-- Begin --

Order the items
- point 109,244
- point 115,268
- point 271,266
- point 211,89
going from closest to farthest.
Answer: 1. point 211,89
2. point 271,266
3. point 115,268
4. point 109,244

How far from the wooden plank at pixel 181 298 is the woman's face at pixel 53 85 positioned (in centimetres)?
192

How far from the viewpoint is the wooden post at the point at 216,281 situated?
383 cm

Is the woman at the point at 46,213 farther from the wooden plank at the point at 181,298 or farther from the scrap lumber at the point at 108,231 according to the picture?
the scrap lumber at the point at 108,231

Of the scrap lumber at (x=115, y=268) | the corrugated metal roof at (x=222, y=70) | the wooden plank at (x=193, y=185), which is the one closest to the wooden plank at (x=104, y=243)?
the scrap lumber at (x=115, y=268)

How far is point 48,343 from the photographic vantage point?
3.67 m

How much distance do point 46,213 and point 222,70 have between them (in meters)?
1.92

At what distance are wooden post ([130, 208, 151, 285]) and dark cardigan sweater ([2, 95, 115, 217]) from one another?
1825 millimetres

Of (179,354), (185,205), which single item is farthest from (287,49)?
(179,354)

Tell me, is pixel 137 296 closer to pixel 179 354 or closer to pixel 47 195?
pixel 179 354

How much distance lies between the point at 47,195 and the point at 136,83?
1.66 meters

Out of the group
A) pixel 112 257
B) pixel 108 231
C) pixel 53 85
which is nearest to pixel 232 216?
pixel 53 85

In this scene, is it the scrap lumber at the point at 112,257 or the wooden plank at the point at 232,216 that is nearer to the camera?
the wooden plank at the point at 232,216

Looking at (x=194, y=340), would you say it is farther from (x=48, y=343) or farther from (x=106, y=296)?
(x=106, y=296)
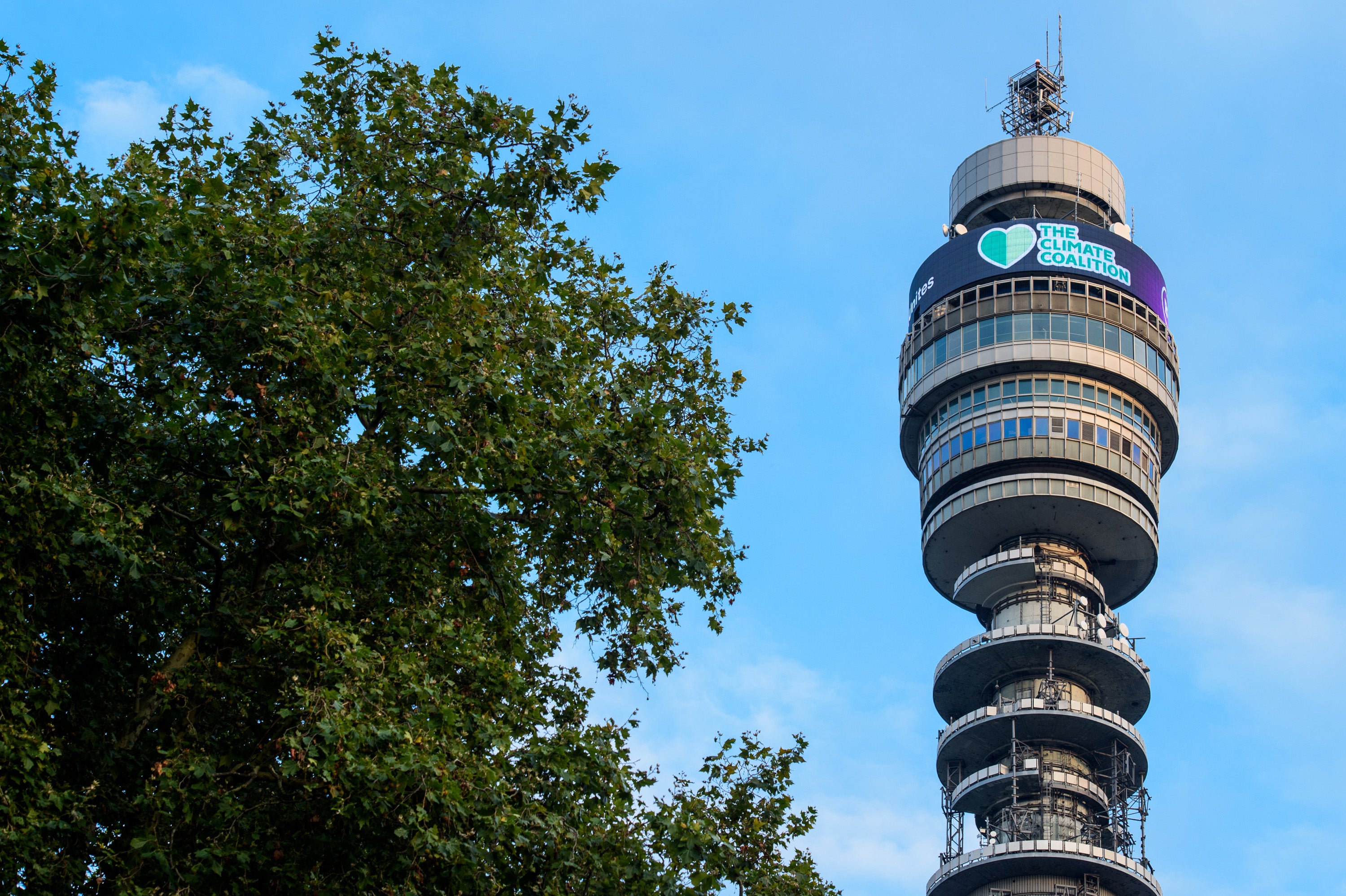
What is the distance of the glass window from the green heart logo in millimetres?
5808

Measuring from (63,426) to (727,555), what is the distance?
937cm

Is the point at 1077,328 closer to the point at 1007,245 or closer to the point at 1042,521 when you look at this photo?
the point at 1007,245

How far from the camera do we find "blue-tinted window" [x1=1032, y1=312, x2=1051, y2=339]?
103688 millimetres

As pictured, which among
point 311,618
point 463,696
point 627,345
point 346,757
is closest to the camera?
point 346,757

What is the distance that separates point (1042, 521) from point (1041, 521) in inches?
1.6

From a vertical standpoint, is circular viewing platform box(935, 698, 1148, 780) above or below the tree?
above

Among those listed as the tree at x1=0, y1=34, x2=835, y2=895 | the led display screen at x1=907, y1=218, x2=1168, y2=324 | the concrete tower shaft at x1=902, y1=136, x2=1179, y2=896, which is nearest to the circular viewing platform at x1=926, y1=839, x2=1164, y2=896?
the concrete tower shaft at x1=902, y1=136, x2=1179, y2=896

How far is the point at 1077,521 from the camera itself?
334 ft

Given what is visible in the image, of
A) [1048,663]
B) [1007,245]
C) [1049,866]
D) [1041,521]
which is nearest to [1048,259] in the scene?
[1007,245]

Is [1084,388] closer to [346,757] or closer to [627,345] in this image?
[627,345]

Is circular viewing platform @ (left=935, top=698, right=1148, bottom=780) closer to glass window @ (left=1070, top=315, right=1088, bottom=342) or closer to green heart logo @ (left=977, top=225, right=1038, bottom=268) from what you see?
glass window @ (left=1070, top=315, right=1088, bottom=342)

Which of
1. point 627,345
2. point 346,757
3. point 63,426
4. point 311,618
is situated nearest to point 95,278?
point 63,426

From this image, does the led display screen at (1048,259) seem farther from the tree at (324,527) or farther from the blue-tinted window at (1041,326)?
the tree at (324,527)

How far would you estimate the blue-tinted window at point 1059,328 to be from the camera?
340ft
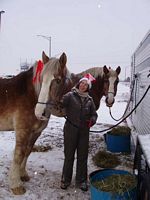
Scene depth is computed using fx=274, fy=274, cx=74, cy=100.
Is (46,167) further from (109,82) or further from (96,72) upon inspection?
(96,72)

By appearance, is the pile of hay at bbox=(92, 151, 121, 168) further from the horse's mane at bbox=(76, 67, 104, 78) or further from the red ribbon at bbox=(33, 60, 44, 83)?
the red ribbon at bbox=(33, 60, 44, 83)

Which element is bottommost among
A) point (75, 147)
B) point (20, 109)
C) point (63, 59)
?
point (75, 147)

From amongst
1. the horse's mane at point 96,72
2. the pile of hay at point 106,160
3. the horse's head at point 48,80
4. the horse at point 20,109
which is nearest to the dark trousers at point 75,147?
the horse at point 20,109

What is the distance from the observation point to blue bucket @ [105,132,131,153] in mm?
5992

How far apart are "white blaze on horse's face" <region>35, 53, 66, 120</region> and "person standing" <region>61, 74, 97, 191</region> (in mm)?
382

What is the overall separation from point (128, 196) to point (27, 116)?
5.71ft

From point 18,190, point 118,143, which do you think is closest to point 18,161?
point 18,190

-- End --

■ Directions ■
Copy the material from the line that has "Measuring from (63,426)" through the line that has "103688 millimetres", swapping "camera" for "viewpoint" and leaving everything else as it is.

■ Correct output ■
Measuring from (63,426) to (727,555), what is the distance?
937cm

Is the point at 1077,328 closer to the point at 1007,245 or closer to the point at 1042,521 when you look at this photo?
the point at 1007,245

How far from the viewpoint do we find "blue-tinted window" [x1=1032, y1=312, x2=1051, y2=339]?
103688 millimetres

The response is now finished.